President Duterte’s notorious drug war continued throughout the year, and killings increased by 50 percent during the initial months of pandemic-induced lockdown.

Patronage politics

Distribution of power is heavily affected by patronage and kinship networks.

In the past 30 years, political dynasties have expanded. Groups competing for party-list seats are frequently dominated by traditional political families, and recent elections have resulted in an increasing concentration of power in the hands of a few families.

Election-related funding also contributes to the concentration of power: there are no limits on campaign contributions, and a significant portion of political donations come from a relatively small number of donors.

Social media platforms, especially Facebook, have been weaponized and exploited by Duterte and his supporters. In October 2020, Facebook removed hundreds of accounts for violating its policy against “coordinated inauthentic behavior on behalf of a foreign or government entity.”

One network originated in China, while another, which was linked to the Philippine police and military, criticized activists and the political opposition.

Without challenging the findings, Duterte issued vague threats regarding Facebook’s operations in the country.

The Constitution provides for freedoms of expression and the press. Private media are vibrant and outspoken, although content often lacks fact-based claims or substantive investigative reporting.

The country’s state-owned television and radio stations cover controversial topics and sometimes criticize the government, but they too lack strict journalistic ethics.

While the censorship board has broad powers to edit or ban content, government censorship is generally not a serious problem in practice.

One of most dangerous for press

The Philippines remains one of the most dangerous places in the world for journalists, and the president’s hostile rhetoric toward members of the media exacerbates an already perilous situation.

The Philippine Center for Investigative Journalism (PCIJ) found attacks and threats on the media have continued relentlessly throughout the Duterte administration, and that there had been no major efforts by state agencies to investigate serious incidents or otherwise address the problem.
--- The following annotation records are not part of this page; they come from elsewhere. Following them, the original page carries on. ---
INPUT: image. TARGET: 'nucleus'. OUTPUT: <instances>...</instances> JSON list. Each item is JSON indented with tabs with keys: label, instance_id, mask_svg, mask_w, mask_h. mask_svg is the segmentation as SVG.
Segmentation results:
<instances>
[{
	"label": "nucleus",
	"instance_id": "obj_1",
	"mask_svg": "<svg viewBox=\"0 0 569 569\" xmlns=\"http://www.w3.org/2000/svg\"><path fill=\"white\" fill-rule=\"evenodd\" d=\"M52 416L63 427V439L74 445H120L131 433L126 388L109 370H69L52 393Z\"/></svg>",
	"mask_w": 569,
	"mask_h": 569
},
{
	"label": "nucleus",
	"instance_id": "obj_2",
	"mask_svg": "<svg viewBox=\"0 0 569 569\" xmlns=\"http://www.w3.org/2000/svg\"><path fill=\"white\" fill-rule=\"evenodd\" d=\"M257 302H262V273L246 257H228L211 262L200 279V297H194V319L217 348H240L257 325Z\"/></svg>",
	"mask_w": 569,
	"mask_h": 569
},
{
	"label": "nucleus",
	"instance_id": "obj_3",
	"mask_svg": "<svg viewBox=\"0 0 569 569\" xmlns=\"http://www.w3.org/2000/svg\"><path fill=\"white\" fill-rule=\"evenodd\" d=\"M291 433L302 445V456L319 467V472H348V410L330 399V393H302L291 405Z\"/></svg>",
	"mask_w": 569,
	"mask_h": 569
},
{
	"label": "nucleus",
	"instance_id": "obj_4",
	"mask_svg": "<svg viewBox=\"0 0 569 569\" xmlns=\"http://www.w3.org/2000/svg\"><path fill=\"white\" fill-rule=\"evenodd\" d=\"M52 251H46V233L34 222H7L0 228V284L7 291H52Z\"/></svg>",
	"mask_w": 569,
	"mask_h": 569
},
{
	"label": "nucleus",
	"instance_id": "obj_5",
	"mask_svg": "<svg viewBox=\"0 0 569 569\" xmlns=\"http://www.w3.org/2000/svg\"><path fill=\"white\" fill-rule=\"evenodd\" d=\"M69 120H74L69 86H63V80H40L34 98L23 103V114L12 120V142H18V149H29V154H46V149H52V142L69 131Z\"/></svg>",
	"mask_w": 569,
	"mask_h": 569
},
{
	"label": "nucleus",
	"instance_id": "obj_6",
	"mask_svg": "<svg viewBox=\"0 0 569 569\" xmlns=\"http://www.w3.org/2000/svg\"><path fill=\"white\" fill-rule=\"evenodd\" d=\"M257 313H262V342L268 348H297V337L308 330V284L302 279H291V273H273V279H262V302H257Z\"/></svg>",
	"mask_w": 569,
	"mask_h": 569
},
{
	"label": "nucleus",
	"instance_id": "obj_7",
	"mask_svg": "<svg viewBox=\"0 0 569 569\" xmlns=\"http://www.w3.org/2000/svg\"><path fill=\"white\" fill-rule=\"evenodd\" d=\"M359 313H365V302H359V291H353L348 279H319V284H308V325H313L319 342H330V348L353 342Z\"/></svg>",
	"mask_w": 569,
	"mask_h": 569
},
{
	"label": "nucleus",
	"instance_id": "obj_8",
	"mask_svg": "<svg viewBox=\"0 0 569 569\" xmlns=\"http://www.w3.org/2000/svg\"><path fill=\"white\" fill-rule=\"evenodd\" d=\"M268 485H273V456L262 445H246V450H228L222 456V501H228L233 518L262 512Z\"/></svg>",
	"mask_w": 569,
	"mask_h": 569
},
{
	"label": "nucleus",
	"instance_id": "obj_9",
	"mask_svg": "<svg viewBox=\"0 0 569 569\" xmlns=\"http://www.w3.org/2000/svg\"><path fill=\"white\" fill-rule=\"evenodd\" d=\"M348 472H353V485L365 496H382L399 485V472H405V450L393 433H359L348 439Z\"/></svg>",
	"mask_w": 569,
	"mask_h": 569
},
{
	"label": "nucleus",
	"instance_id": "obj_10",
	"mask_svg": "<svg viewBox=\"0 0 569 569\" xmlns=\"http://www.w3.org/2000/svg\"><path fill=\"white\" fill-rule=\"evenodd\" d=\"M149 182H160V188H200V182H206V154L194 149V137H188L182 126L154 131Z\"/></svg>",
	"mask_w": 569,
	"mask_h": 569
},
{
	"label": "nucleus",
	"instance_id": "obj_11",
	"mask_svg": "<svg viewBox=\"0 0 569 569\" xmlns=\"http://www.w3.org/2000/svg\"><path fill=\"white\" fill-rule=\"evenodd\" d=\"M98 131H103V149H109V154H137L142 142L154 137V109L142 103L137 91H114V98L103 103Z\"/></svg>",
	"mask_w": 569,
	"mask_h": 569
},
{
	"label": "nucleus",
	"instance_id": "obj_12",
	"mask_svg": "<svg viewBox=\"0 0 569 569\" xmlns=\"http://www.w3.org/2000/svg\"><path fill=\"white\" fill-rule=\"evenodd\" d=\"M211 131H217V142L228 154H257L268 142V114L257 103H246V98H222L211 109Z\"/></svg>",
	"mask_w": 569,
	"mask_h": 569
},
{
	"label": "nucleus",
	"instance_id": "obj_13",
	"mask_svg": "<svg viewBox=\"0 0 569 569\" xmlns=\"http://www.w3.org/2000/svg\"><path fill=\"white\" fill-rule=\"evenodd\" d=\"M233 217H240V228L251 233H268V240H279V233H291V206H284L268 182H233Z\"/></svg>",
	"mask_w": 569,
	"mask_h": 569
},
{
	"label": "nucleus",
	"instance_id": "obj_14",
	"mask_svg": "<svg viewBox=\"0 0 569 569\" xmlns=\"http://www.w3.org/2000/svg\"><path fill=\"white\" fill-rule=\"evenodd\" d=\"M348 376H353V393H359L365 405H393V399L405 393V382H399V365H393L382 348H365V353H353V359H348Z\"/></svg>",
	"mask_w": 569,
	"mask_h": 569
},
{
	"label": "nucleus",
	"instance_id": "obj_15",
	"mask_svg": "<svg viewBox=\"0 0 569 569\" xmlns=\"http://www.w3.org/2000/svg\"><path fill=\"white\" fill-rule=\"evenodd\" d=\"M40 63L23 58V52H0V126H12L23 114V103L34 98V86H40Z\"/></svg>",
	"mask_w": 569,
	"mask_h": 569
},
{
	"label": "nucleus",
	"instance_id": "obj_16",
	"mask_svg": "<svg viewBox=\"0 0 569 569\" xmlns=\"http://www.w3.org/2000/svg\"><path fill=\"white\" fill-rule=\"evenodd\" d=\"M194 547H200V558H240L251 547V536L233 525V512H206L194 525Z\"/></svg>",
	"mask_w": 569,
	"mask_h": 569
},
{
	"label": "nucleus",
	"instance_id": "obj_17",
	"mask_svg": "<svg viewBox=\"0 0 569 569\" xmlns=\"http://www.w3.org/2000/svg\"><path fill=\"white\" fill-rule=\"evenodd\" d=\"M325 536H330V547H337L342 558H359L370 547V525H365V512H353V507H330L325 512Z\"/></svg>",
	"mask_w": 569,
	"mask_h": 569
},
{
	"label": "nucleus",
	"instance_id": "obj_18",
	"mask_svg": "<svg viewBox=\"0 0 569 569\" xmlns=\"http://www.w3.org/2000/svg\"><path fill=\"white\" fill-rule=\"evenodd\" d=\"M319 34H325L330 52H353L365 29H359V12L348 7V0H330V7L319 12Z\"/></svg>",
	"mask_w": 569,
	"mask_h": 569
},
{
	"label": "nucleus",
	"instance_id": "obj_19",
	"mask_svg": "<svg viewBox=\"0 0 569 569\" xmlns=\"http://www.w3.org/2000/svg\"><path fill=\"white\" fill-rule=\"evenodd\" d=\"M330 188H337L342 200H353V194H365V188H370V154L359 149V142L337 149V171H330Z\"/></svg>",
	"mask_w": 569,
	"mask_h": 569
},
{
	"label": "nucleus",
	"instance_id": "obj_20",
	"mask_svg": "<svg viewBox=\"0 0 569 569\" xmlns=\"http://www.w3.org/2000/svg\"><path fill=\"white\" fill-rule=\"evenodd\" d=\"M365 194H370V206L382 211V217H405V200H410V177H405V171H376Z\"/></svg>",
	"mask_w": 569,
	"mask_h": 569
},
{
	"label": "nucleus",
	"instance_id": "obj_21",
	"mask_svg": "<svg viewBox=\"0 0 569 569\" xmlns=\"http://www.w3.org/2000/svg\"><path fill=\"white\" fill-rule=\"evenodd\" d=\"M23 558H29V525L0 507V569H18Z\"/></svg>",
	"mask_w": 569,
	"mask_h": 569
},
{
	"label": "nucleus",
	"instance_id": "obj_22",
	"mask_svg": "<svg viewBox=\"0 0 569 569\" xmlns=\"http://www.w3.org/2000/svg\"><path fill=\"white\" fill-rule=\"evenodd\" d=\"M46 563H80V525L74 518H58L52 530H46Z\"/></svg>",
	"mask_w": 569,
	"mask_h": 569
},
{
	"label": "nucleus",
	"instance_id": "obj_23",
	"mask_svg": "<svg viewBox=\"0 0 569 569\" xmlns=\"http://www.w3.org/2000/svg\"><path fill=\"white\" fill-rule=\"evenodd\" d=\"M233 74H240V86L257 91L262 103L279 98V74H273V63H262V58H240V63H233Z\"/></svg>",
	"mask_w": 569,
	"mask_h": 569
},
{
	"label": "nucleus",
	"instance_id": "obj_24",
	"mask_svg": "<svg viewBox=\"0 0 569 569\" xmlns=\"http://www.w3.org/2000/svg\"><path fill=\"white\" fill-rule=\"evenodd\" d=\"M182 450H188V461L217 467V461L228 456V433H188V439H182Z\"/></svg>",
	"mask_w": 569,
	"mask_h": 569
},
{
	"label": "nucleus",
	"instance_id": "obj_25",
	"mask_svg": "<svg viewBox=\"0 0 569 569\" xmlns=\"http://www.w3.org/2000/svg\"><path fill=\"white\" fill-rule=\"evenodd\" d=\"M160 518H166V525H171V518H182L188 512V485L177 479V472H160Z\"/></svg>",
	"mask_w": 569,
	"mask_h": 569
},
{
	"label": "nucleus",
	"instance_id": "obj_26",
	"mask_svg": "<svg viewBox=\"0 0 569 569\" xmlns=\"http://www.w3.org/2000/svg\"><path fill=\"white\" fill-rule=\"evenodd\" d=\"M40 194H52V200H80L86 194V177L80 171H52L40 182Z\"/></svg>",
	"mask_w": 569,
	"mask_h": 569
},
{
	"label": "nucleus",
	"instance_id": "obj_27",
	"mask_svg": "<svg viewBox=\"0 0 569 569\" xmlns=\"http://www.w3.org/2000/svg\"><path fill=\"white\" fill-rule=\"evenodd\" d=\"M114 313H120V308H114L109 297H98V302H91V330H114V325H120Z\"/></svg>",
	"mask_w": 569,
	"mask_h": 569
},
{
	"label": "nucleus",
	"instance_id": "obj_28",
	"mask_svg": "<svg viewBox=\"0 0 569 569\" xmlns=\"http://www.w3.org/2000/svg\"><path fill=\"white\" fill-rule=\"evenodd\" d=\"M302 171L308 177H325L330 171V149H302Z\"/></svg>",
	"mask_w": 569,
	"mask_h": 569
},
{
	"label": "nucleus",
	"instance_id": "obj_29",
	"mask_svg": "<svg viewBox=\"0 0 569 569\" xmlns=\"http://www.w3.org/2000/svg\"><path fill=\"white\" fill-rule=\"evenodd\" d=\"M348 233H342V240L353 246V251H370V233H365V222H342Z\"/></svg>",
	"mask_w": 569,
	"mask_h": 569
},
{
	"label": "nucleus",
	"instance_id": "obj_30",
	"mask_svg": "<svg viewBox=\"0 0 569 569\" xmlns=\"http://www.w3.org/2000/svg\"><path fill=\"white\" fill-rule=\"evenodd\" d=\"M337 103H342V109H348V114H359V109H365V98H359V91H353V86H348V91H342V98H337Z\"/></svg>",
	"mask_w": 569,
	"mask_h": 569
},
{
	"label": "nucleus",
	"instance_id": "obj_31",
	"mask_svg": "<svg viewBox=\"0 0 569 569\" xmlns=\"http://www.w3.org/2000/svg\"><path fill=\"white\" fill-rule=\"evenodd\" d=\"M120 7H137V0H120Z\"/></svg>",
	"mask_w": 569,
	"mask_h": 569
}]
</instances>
A coalition of media groups documented 128 attacks and threats against the press between July 2016 and April 2019, including physical attacks; threats, including death threats and bomb threats; smearing journalists as conspiring against the government; red-tagging; and distributed denial-of-service (DDoS) attacks on alternative media sites.

According to the Committee to Protect Journalists (CPJ), 9 journalists have been killed in the Philippines in connection with their work since 2016, including three in 2020.

The majority of violent attacks remain unpunished.

In December 2019, however, a trial court found dozens of defendants guilty for the brutal massacre of 58 people, including 32 journalists, in Maguindanao in 2009. Datu Andal Ampatuan, Jr., the most prominent defendant, was sentenced to life in prison.

Other obstacles to press freedom include Executive Order 608, which established a National Security Clearance System to protect classified information, and the Human Security Act, which allows journalists to be wiretapped based on suspicion of involvement in terrorism. Libel is a criminal offense, and libel cases have been used frequently to quiet criticism of public officials.

Government transparency remains limited despite some positive initiatives. Local governments have been required to post procurement and budget data on their websites, and the national government has instituted participatory budgeting at various levels.

The country’s first freedom of information directive was issued by Duterte in 2016, but it mandates public disclosure only in the executive branch and allows major exemptions.

Duterte has refused to release a filing known as a statement of assets and liabilities and net worth (SALN); all previous presidents made the disclosure, pursuant to a 1989 law.

In September 2020, the Ombudsman restricted public access to government officials’ SALNs, asserting they were being “weaponized,” and announced that the office was no longer conducting “lifestyle checks” that investigate officials’ apparent unexplained wealth.